Deux mois après une finale de la Coupe d’Afrique des Nations (CAN) 2025 qui avait profondément divisé les observateurs et laissé un sentiment d’inachevé, la Confédération africaine de football (CAF) a rendu une décision lourde de conséquences. Saisie dans le cadre des procédures disciplinaires et d’appel, l’instance continentale a officiellement déclaré le Sénégal forfait et homologué la rencontre sur un score de 3-0 en faveur du Maroc. Une décision qui modifie rétroactivement l’issue sportive du match disputé le 18 janvier, et qui, en apparence, clôt le débat. En réalité, la situation est plus nuancée.
Sur le plan strictement réglementaire, la CAF a appliqué un principe bien établi dans le droit du sport. En cas de forfait, d’abandon de match ou de violation grave des règles, les textes disciplinaires prévoient une défaite par pénalité, généralement fixée à 3-0. Cette disposition, présente dans la majorité des règlements internationaux, vise à garantir l’équité des compétitions et à sanctionner tout manquement jugé incompatible avec leur bon déroulement.
La décision rendue par le jury d’appel constitue l’aboutissement de la procédure interne à la CAF. Après une phase initiale d’examen, suivie d’un recours, l’instance a tranché de manière définitive à son niveau. En conséquence, le résultat officiel de la finale est désormais celui enregistré par la CAF : une victoire du Maroc. Cette homologation a un effet immédiat et s’impose à toutes les compétitions et classements relevant de la confédération. À ce jour, le Maroc est donc reconnu comme vainqueur de la CAN 2025.
Cependant, dans le football international contemporain, une décision rendue par une confédération ne constitue pas nécessairement le dernier mot. Le cadre juridique du sport prévoit en effet une possibilité de recours devant une juridiction indépendante : le Tribunal arbitral du sport (TAS), basé à Lausanne. Cette instance, reconnue par la FIFA et par l’ensemble des fédérations internationales, agit comme une cour suprême du contentieux sportif.
Dans ce contexte, une fédération nationale qui s’estime lésée peut contester la décision devant le TAS, généralement dans un délai encadré, souvent compris entre dix et vingt et un jours après notification. Le recours porte non pas sur l’émotion ou l’interprétation sportive, mais sur des éléments juridiques précis : respect de la procédure, application correcte des règlements, proportionnalité de la sanction.

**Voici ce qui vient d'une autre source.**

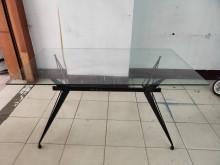 [9成新] 台中二手傢俱/5尺造型玻璃餐桌餐桌無破損有使用痕跡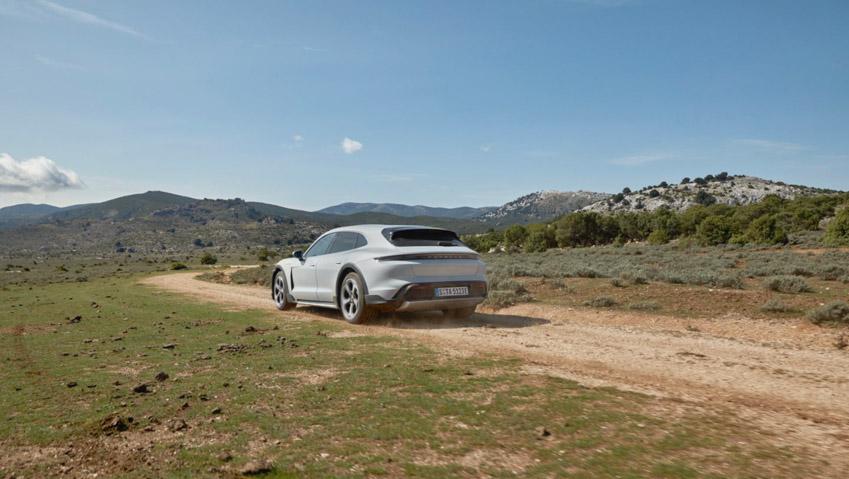Taycan Cross Turismo - chiếc xe điện thể thao tiếp theo của Porsche - 7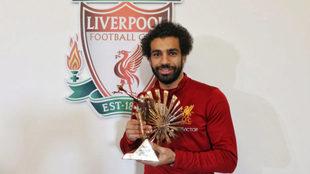 Mohamed Salah posa con el premio.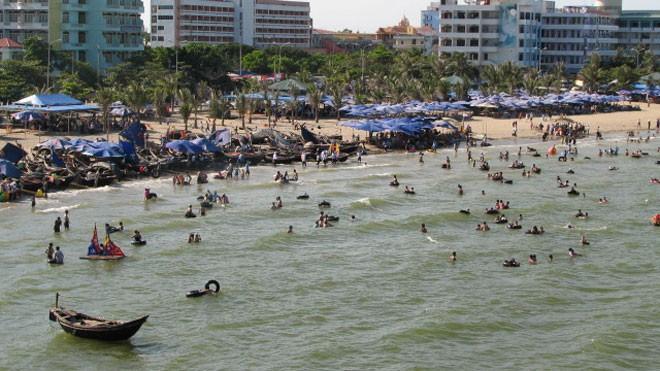 Du lịch biển Sầm Sơn ngày càng thu hút nhiều khách du lịch. Ảnh: Phạm Nhài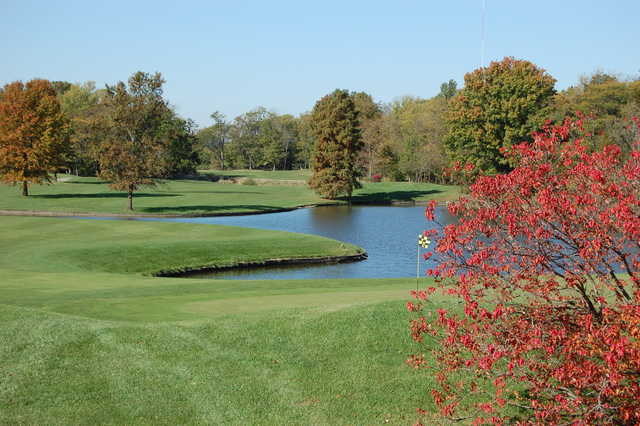A fall view of green #18 surrounded by water at Championship Course from Governors Run Golf & Country Club
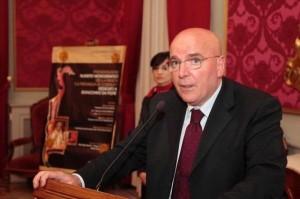 Il candidato governatore del centrosinistra Mario Oliverio
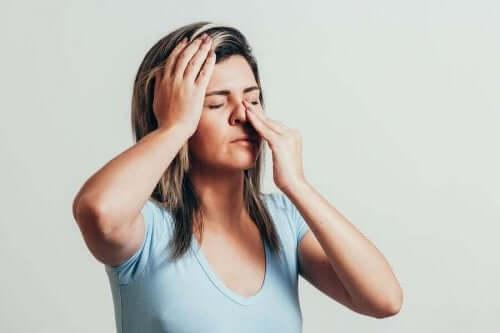 6 زيوت عطرية لمكافحة التهاب الجيوب الأنفية
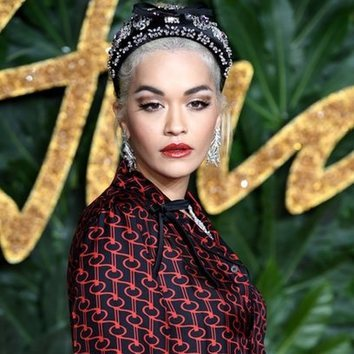 La diadema brillante de Rita Ora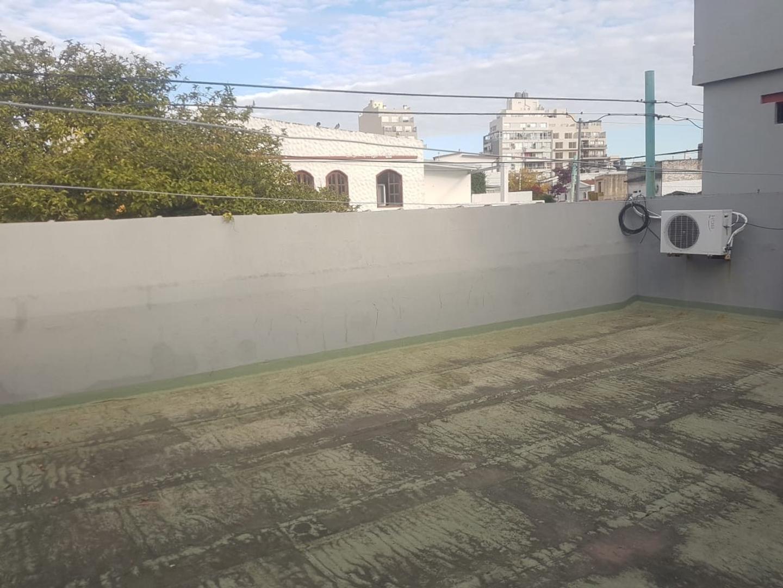 T/ casa 3 ambientes al frente, entrada indep, mas habit en altos, patio con parrilla y gran terraza - Foto 23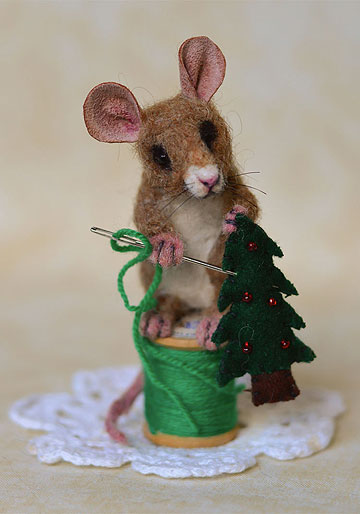 Evergreen Stitch Mouse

C’est précisément ce point qui explique les divergences actuelles dans l’espace médiatique. D’un côté, la décision de la CAF est bien définitive en interne et produit tous ses effets : le Maroc est officiellement champion. De l’autre, tant que les délais de recours ne sont pas expirés ou qu’une éventuelle procédure devant le TAS n’a pas été définitivement tranchée, le dossier ne peut être considéré comme juridiquement irrévocable.
En pratique, cela signifie que deux temporalités coexistent. La première est celle de l’institution sportive, qui a statué et validé un résultat. La seconde est celle du droit international du sport, qui laisse subsister une possibilité — même encadrée — de contestation. Cette dualité est fréquente dans les litiges de haut niveau, où les enjeux sportifs, économiques et symboliques sont particulièrement élevés.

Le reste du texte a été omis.